The prior post discussed the difference between a consensual encounter with the police in Florida and something more involved. The police in Florida are free to engage people in consensual encounters to ask questions or make observations, and people are free to refuse to answer questions or otherwise cooperate. Once an encounter becomes more like a seizure, i.e. a situation where the person does not feel like he/she can freely leave, the police must be able to point to specific facts indicating there is evidence of criminal activity to continue.
A recent firearms case near Jacksonville, Florida provides another good example of what the law allows regarding searches and seizures in Florida. In this case, the police approached an apartment responding to a noise complaint. They knocked on the door, the suspect opened it and then quickly closed it. It is important for people to understand that they have the right to do this. No one has to answer the door if the police are knocking without a warrant. If a person opens the door and decides he/she does not want to speak with the police or does not want to speak with police any longer, that person can end the conversation. As long as there is no evidence of a crime or a warrant, the police cannot enter the home. Of course, in reality, the police may not be satisfied with that response, but at least on paper, it is permitted.
In this case, the police claimed they could smell an odor of marijuana coming from the apartment when the occupant briefly opened the door. While the police were deciding what to do next, the occupant left the apartment and drove away in a vehicle.
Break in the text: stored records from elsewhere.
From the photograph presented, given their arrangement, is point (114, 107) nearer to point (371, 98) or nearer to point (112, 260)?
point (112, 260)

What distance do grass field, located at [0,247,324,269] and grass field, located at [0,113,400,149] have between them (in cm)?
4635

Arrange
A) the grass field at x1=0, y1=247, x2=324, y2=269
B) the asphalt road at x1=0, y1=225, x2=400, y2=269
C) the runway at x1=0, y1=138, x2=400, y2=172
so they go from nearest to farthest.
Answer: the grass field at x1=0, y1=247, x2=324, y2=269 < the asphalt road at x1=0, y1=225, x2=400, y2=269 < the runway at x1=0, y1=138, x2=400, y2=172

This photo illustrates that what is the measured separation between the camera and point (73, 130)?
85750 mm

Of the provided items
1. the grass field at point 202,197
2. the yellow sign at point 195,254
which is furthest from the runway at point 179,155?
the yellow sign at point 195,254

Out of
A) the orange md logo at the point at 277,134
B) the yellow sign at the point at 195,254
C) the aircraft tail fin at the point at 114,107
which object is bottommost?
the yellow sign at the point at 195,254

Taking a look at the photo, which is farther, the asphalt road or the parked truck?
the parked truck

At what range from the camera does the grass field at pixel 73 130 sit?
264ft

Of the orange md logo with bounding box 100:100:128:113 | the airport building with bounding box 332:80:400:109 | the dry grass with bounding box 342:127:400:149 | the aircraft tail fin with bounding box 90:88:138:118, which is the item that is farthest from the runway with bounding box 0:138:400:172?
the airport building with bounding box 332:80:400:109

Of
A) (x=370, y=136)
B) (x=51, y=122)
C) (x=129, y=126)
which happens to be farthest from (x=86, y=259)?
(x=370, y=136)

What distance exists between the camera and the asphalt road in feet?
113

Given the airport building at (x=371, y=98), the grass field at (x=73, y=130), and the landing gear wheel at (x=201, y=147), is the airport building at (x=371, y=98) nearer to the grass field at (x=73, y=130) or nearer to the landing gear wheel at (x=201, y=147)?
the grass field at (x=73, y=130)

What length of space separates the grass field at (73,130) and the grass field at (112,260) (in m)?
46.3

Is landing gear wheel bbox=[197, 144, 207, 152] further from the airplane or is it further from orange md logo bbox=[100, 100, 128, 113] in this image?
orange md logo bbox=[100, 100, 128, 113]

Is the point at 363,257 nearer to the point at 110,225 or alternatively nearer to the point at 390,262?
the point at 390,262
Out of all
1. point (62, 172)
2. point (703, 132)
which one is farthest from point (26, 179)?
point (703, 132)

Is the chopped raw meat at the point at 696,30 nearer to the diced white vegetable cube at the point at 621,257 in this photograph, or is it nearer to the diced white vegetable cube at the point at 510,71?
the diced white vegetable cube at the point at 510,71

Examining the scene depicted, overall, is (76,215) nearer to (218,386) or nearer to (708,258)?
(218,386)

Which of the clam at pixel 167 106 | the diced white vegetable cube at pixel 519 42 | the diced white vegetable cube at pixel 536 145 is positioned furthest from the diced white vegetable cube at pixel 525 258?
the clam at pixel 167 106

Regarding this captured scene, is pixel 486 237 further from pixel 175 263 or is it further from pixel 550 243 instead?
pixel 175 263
The police officers followed him and ultimately conducted a traffic stop to ask him why he slammed the door and to see if he had any marijuana in his vehicle. As they were talking to the driver, the police officers saw a handgun partially concealed in the vehicle. They arrested the driver for carrying a concealed firearm.
The criminal defense lawyer filed a motion to suppress evidence of the gun arguing that the police unlawfully seized the driver and the gun. The court agreed. When the police stopped the driver, this was considered a seizure as he was not free to leave. In order for this to be a lawful seizure, the police must have had some evidence of criminal activity. Arguably, the state could contend that he had marijuana in his apartment based on the testimony of the officers that they smelled it, but the proper procedure for this would be to try and get a search warrant for the apartment. There was no evidence that there was any evidence of criminal activity in the vehicle or on the driver at the time he was stopped. Therefore, the police did not have a legal basis to stop him. As a result, any search of the vehicle and seizure of the gun in the vehicle was illegal, and the evidence of the gun was inadmissible. The carrying a concealed firearm charge was dismissed.